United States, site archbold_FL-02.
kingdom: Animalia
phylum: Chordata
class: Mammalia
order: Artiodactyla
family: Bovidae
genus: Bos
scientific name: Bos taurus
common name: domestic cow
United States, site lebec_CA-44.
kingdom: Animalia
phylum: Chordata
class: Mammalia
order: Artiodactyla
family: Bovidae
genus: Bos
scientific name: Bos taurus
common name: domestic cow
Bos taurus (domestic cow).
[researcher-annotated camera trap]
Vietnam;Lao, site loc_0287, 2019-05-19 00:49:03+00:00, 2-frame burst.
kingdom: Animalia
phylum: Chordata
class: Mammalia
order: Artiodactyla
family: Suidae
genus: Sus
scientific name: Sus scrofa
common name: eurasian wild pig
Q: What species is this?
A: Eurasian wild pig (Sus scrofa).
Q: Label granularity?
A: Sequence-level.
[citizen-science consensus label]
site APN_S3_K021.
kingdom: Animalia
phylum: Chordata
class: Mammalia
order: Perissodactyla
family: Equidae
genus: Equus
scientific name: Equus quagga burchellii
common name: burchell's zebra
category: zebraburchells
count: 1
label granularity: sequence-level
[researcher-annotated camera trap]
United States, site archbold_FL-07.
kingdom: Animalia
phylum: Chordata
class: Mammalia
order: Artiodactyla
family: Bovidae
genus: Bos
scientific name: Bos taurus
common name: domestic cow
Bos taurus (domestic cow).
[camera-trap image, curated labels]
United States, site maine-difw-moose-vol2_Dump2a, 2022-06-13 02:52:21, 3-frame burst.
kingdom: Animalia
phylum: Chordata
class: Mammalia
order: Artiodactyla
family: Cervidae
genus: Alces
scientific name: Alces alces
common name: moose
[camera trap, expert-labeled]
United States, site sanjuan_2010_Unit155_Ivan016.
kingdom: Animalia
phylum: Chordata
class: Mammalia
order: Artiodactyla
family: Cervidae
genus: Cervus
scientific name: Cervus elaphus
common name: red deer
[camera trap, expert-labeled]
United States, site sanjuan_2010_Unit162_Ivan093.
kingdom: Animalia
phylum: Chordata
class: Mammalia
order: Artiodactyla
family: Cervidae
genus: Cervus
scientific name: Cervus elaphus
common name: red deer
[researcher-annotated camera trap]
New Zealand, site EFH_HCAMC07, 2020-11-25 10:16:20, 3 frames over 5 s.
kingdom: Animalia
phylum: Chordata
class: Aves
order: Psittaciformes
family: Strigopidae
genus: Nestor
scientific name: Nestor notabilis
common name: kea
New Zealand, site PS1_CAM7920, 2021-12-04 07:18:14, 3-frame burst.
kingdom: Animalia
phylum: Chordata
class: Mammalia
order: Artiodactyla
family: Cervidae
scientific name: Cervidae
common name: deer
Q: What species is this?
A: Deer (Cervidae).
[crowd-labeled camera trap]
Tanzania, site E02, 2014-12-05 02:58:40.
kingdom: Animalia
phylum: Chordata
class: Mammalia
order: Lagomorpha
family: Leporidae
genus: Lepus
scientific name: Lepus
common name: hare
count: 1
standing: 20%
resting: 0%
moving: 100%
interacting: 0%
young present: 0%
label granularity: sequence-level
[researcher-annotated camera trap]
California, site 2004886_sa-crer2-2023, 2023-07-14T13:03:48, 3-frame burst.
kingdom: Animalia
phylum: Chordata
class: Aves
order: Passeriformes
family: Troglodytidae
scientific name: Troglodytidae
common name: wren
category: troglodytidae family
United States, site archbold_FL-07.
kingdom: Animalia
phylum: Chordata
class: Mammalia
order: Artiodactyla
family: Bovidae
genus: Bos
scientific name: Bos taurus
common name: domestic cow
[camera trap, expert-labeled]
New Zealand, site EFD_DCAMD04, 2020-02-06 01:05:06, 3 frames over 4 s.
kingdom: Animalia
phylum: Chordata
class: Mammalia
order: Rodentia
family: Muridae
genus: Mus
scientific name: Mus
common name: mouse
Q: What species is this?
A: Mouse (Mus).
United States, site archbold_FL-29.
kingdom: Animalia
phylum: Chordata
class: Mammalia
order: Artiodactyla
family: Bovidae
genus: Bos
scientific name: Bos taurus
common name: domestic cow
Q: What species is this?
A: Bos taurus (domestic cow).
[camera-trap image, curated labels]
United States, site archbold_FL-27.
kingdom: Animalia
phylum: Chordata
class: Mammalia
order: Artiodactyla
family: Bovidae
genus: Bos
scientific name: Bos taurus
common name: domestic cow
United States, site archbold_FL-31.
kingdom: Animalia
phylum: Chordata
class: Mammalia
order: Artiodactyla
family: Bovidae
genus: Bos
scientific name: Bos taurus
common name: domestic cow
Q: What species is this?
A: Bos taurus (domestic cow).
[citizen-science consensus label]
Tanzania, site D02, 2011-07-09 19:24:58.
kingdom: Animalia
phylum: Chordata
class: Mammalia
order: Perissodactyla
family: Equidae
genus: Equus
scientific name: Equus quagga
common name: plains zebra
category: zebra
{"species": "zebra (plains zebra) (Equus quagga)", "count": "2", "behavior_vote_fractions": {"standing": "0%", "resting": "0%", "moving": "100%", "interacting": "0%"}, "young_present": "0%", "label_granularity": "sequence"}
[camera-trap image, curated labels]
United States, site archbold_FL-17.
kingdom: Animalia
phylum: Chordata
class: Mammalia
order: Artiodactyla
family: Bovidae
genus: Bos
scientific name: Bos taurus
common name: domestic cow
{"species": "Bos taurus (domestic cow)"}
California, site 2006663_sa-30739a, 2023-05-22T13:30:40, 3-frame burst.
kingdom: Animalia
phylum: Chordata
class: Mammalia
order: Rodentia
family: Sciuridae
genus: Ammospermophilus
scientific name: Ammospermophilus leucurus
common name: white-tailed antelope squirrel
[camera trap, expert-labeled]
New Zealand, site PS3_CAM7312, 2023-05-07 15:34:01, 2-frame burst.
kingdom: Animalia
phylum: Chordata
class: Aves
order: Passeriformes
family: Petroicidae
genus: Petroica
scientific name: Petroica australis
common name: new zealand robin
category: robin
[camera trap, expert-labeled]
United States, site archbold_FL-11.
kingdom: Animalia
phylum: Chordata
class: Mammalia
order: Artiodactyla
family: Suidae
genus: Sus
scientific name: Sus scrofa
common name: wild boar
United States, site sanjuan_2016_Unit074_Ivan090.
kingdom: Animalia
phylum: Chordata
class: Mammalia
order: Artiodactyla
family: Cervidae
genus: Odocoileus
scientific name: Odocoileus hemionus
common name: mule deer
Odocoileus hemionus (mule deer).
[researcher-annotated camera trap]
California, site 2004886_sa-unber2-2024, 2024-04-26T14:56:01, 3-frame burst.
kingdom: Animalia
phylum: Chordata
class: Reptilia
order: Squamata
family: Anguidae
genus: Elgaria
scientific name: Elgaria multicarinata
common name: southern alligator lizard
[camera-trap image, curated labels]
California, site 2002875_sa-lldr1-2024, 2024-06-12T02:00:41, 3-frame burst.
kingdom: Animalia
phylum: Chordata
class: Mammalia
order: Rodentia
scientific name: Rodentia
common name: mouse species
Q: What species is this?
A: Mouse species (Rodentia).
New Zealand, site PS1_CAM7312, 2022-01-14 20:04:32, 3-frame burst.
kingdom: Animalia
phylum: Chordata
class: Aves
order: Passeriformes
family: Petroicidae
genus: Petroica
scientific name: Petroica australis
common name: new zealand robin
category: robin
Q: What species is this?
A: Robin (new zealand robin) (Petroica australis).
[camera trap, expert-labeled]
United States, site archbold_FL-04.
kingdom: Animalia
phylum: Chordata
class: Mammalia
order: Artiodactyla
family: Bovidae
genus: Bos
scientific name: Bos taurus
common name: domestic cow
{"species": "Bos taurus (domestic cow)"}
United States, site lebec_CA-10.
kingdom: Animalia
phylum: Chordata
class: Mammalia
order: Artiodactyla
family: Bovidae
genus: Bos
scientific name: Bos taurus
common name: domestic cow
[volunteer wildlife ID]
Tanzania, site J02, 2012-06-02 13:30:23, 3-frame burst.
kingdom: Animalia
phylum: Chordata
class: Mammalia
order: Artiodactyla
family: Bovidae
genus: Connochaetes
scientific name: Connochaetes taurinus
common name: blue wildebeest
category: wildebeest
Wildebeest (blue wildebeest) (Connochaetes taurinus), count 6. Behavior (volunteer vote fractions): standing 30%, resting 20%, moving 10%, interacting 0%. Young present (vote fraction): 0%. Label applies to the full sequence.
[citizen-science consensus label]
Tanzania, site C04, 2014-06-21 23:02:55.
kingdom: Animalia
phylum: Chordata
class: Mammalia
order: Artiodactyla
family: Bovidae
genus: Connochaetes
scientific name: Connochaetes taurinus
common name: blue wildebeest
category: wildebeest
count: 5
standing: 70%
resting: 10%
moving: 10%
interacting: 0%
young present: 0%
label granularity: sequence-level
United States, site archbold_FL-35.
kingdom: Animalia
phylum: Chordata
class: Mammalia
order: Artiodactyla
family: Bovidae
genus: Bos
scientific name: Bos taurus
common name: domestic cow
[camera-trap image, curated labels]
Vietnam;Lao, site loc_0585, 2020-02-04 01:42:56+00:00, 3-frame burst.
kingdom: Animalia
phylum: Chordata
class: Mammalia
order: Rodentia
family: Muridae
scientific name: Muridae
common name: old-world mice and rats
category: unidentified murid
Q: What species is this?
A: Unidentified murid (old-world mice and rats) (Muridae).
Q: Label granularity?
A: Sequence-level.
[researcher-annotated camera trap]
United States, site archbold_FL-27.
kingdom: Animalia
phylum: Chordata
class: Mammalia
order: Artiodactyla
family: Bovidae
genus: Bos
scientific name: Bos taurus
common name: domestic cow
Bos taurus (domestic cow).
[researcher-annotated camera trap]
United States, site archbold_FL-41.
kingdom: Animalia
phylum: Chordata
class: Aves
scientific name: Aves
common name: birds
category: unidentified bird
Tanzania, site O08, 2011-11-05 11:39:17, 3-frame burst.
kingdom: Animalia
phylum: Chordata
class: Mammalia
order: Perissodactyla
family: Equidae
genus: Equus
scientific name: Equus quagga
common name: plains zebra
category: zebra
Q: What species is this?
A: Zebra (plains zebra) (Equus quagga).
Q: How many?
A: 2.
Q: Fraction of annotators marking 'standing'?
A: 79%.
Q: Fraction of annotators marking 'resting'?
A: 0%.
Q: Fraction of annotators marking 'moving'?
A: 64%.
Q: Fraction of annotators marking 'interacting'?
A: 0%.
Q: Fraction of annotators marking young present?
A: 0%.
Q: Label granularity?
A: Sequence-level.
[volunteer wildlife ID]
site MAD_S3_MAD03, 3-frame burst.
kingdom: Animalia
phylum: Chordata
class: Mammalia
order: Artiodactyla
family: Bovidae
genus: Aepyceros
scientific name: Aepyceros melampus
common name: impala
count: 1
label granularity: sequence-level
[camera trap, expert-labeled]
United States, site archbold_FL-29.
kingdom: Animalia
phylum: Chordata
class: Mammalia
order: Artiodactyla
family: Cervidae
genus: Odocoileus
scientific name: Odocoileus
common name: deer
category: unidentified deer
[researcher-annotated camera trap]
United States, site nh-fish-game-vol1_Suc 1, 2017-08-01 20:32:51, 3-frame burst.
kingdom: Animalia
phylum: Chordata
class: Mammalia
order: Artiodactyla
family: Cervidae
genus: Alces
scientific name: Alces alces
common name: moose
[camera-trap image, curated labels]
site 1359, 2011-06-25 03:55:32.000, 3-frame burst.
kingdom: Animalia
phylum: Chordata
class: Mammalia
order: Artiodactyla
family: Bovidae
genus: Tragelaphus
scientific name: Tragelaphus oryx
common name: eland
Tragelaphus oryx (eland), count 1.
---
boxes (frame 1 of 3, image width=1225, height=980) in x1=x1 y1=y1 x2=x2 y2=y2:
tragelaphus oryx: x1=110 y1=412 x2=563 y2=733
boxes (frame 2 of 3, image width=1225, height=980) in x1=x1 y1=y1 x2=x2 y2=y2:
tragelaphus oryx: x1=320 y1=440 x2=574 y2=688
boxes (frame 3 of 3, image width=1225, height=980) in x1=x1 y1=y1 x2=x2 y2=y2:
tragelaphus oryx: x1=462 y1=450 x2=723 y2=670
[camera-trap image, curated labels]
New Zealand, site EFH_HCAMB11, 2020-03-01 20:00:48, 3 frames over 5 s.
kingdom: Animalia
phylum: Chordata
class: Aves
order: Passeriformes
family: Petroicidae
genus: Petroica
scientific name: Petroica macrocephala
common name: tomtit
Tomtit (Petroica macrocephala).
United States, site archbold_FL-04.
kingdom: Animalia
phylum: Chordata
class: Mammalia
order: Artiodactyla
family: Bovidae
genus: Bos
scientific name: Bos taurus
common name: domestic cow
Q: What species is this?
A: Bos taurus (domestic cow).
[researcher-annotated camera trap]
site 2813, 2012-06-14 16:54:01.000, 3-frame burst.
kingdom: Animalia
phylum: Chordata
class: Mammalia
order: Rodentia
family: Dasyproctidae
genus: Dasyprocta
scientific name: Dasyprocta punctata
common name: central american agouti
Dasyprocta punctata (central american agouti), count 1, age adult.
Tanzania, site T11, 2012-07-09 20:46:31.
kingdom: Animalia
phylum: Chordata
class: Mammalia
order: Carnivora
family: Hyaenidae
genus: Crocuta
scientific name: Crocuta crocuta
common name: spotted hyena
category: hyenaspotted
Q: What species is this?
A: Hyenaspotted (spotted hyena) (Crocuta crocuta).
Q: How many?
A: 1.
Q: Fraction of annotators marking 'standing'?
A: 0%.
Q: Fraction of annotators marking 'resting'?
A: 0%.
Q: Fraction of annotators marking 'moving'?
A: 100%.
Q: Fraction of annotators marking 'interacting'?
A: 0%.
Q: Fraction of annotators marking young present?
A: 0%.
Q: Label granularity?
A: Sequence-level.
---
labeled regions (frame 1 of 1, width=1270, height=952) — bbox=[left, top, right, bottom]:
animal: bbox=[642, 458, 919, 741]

★ ★ ★ ★

*Assignment*: Copy each line from the data that features the string "California".

*Response area*:
California, site 2004886_sa-crer2-2023, 2023-07-14T13:03:48, 3-frame burst.
California, site 2006663_sa-30739a, 2023-05-22T13:30:40, 3-frame burst.
California, site 2004886_sa-unber2-2024, 2024-04-26T14:56:01, 3-frame burst.
California, site 2002875_sa-lldr1-2024, 2024-06-12T02:00:41, 3-frame burst.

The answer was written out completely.